The notion of parents choosing to opt out of state tests hit the press in our region of New York recently, and regardless of the legality of such actions, the movement has raised some interesting points. Some parents complain their children are stressed out by tests used to rate teachers as highly effective, effective, developing and ineffective, and a few are threatening to move their children to private schools. Others cite the lost instructional time and resources to prepare, conduct, and grade the assessments, and would rather have their children learning during those days. It’s all so very complicated and makes one wonder if there exists a better way to keep standards high for our educators and administrators while maximizing the quality of instruction and programs for students.

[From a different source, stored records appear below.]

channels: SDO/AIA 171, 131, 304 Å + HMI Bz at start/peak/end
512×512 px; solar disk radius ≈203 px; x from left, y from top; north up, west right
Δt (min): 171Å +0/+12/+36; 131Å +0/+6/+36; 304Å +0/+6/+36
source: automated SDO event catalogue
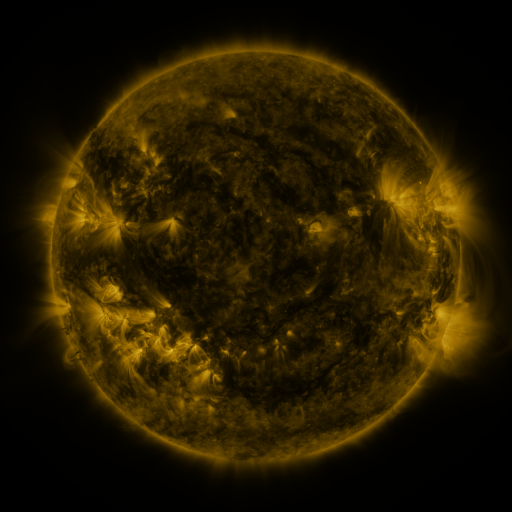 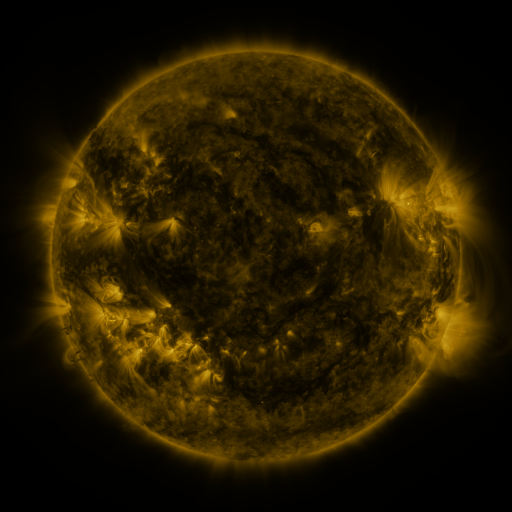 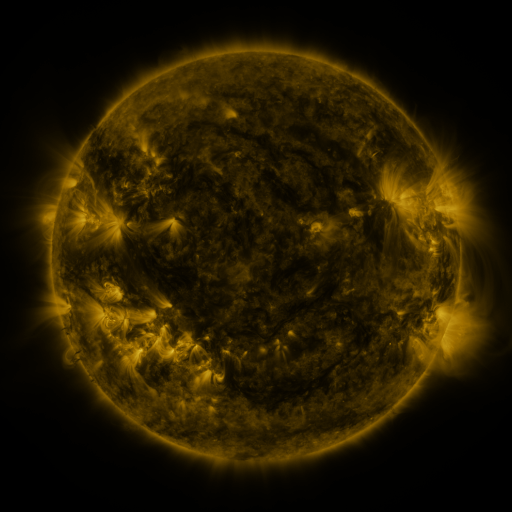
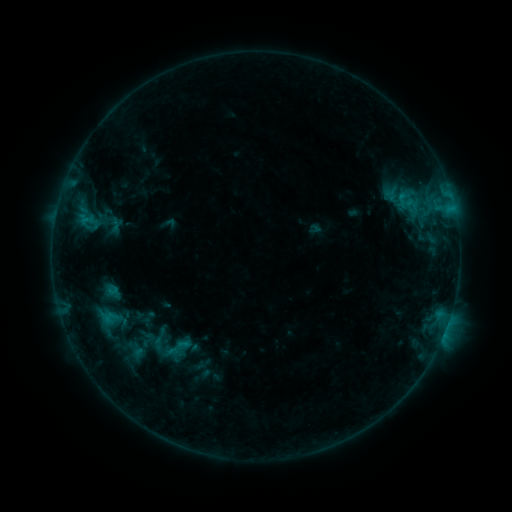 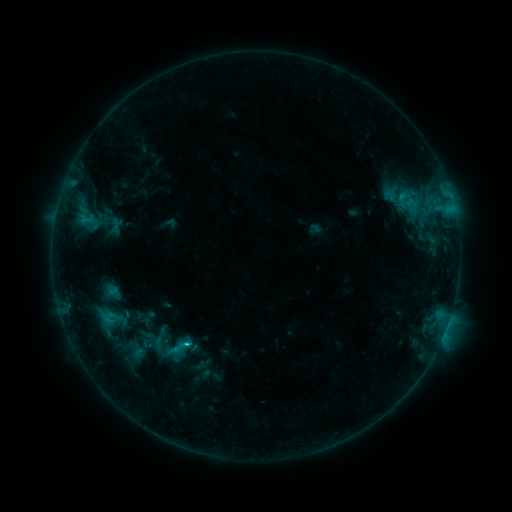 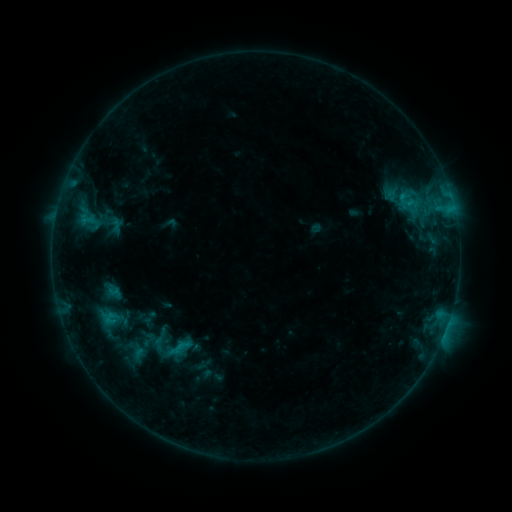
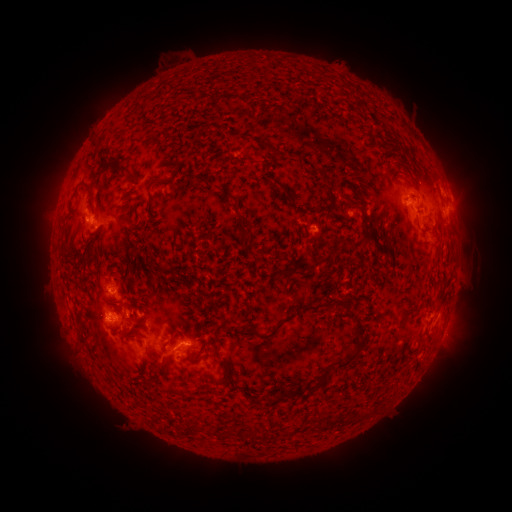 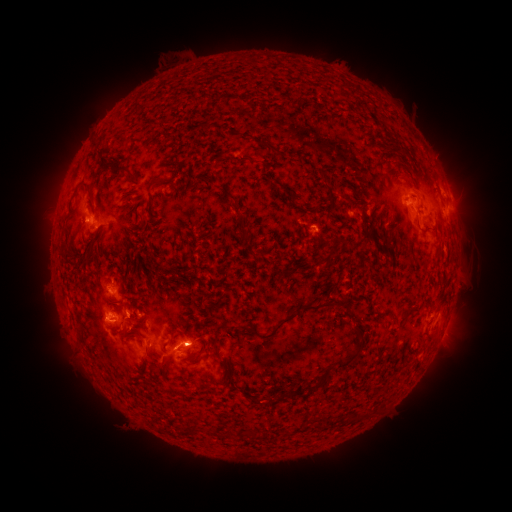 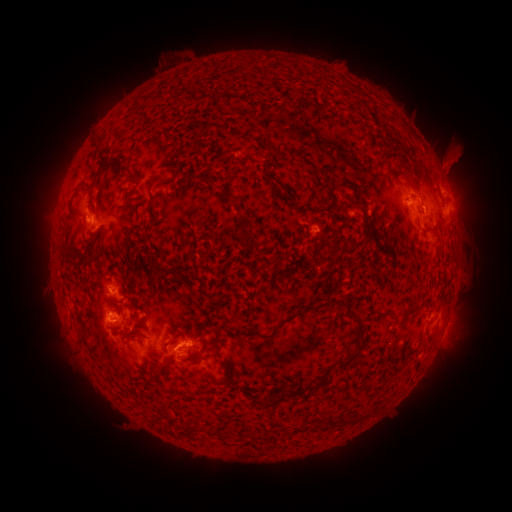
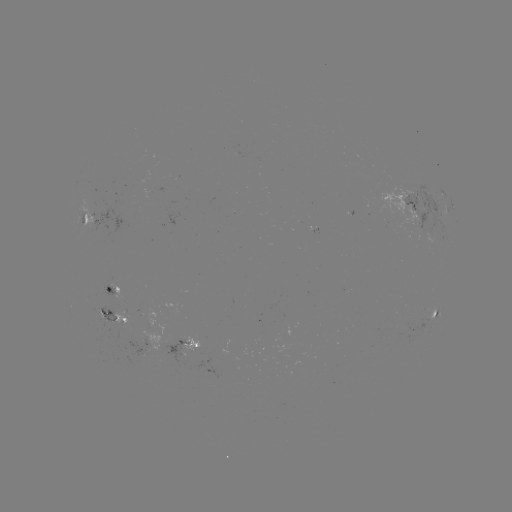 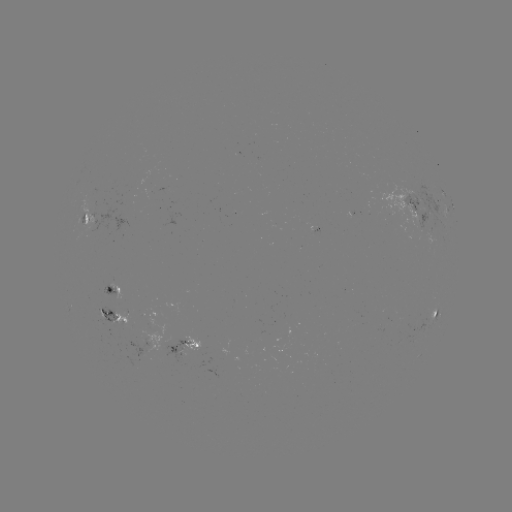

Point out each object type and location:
B9.8 flare: (189, 340)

Here’s a thought. What if instead of using student test scores to evaluate teacher and principal effectiveness, we were to use teacher and principal test scores and evidence binders? In so doing, we’d relieve the at times intense focus and pressure on students for success on state assessments. Think of the savings in time and resources. There would be more time for quality instruction, and more monies for student intervention programs, professional development, curriculum work, data-driven instruction systems, and the necessary staff to support such efforts. Rather than test students, we’d ask teachers and principals every five years to take a rigorous test and submit evidence that they remain effective and viable in the classroom or building they work in. No more isolated cheating scandals. No more confounding elements of behavioral responses to Value-Added high stakes testing (See footnote 1). We’d still keep evidence-based observation systems going in our schools because we know they work, but we’d take out the pressure laden focus on student achievement tied to the Annual Professional Performance Review. There still would be a need for rigorous common-core aligned summative assessments, but with a much different focus (The old model tied student achievement to school success).

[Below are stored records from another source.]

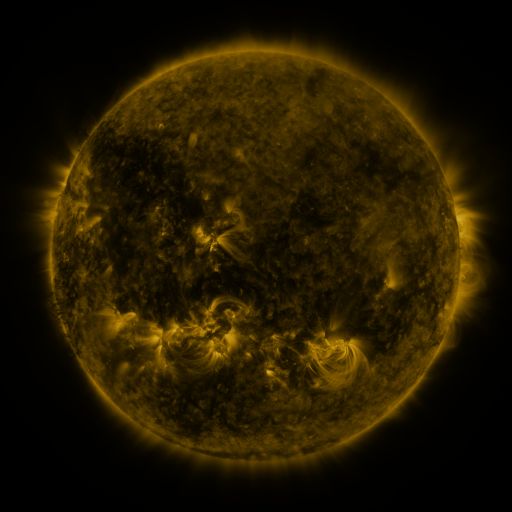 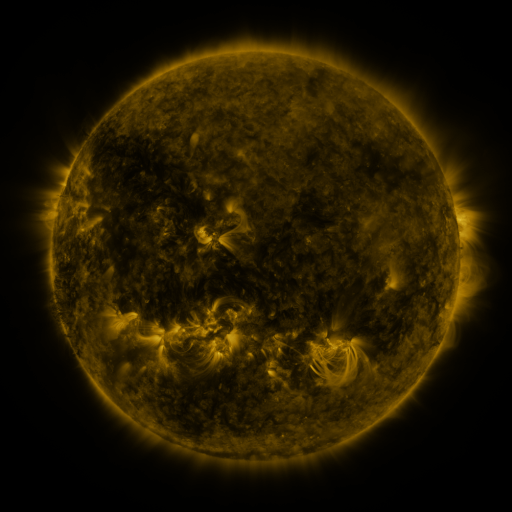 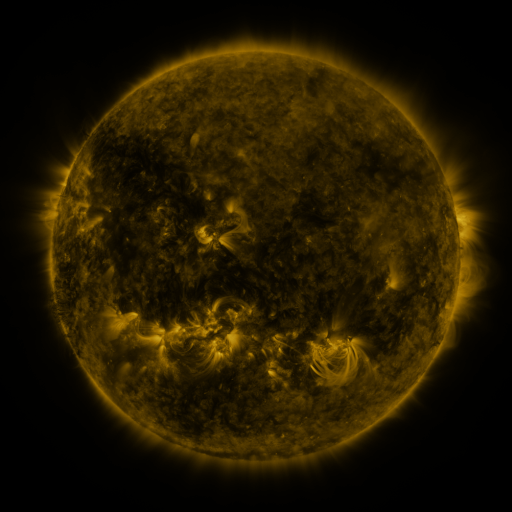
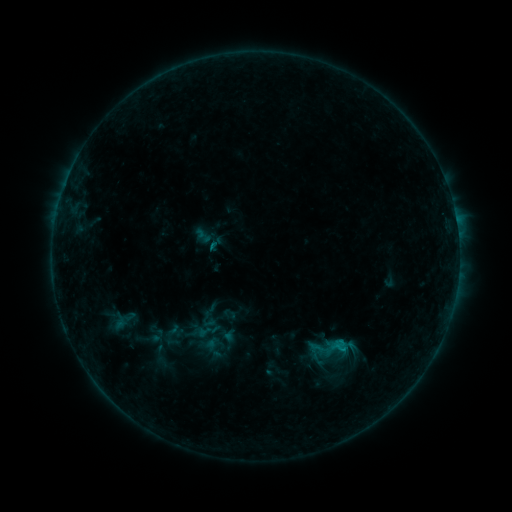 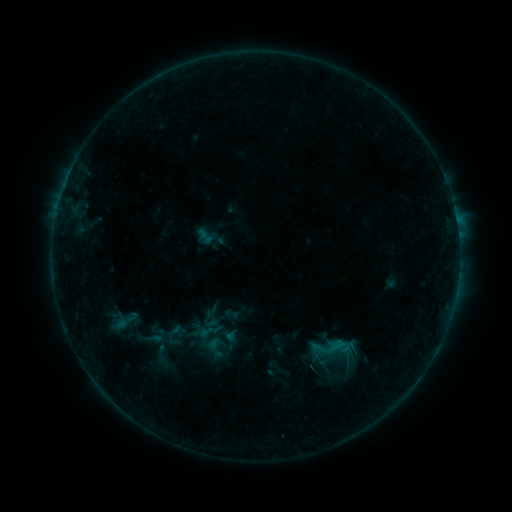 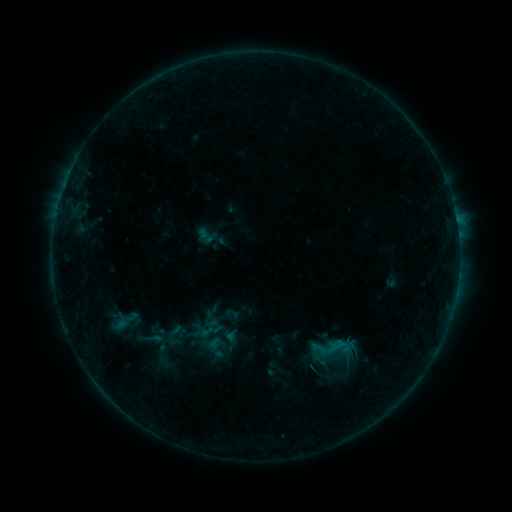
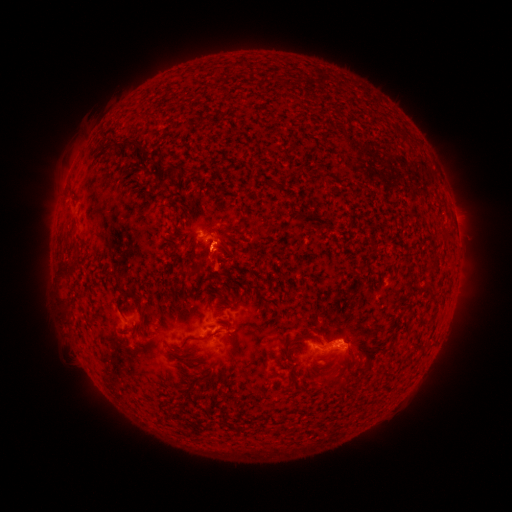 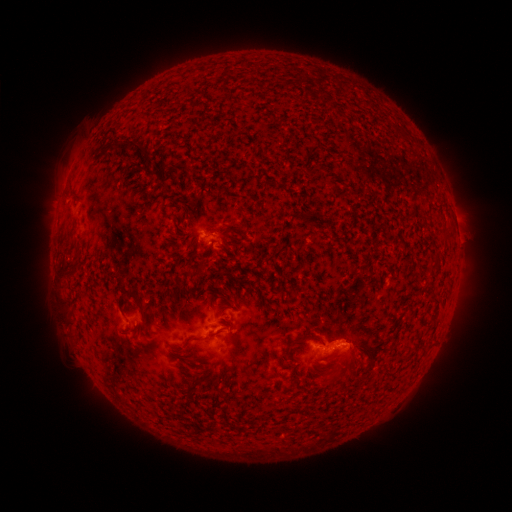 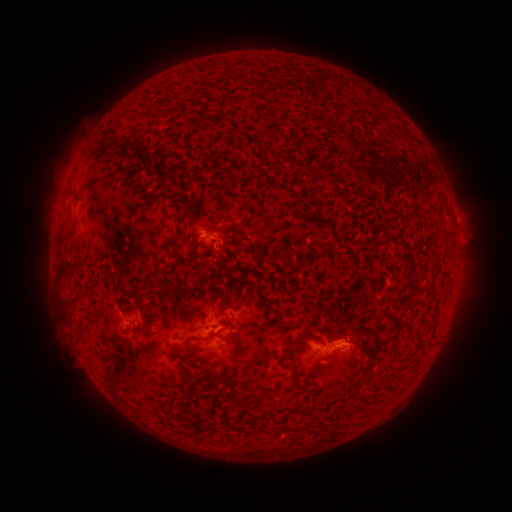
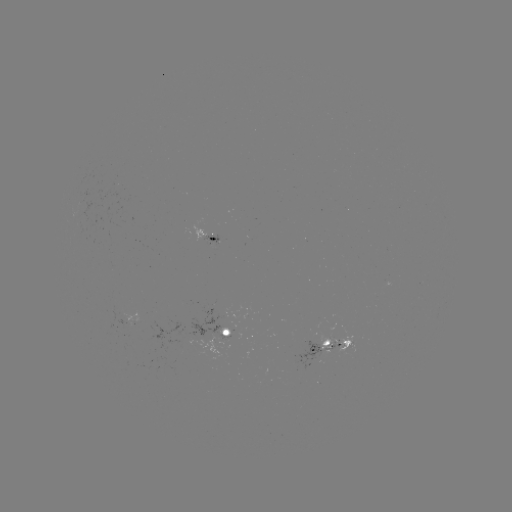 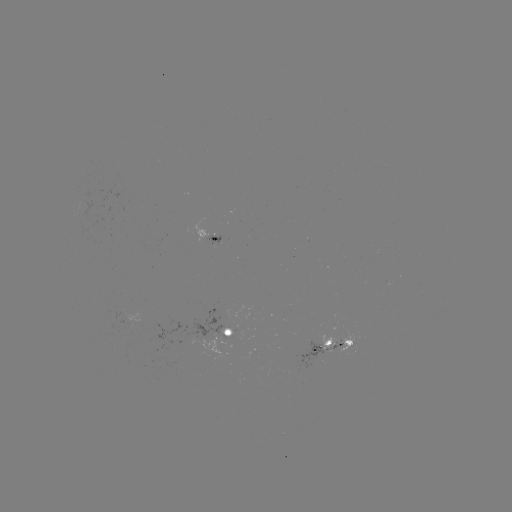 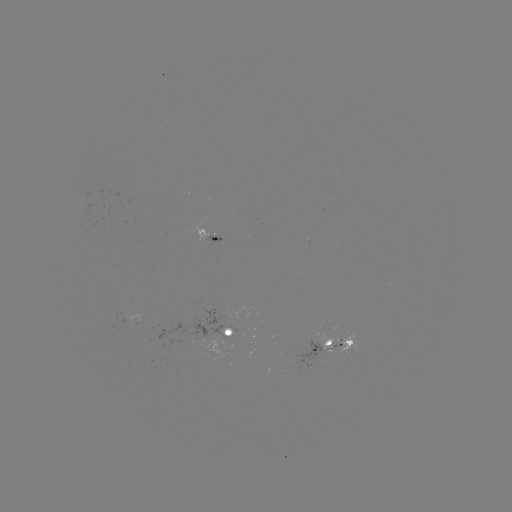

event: emerging-flux region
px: (197, 340)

Basically, what we’re talking about is renewable tenure. Tenure is a time-honored recognition by school boards of teacher and principal competency and professionalism, and is earned through hard work, perseverance, and demonstration of knowledge and skills. It is essentially a life-time contract between institution and individual. Having a system that honors tenure while ensuring every professional maintains their knowledge and skills over time through rigorous assessments would do much for the profession. Perhaps more so than tying professional performance to student tests. By asking educators and principals to maintain their tenure through five-year testing and evidence-based artifacts, we take the burden of proof off students and place it on the backs of our adult professionals. If a teacher has demonstrated strong content knowledge, literacy skills, and awareness of student development and various learning needs, and if that teacher has been consistently deemed effective in the classroom by a calibrated evaluator, than what more evidence is necessary to assure everyone that the teacher has the skills and understandings to teach? The same rules and logic would apply to principals. Who knows? It just might work. At the very least, it takes the pressure off students.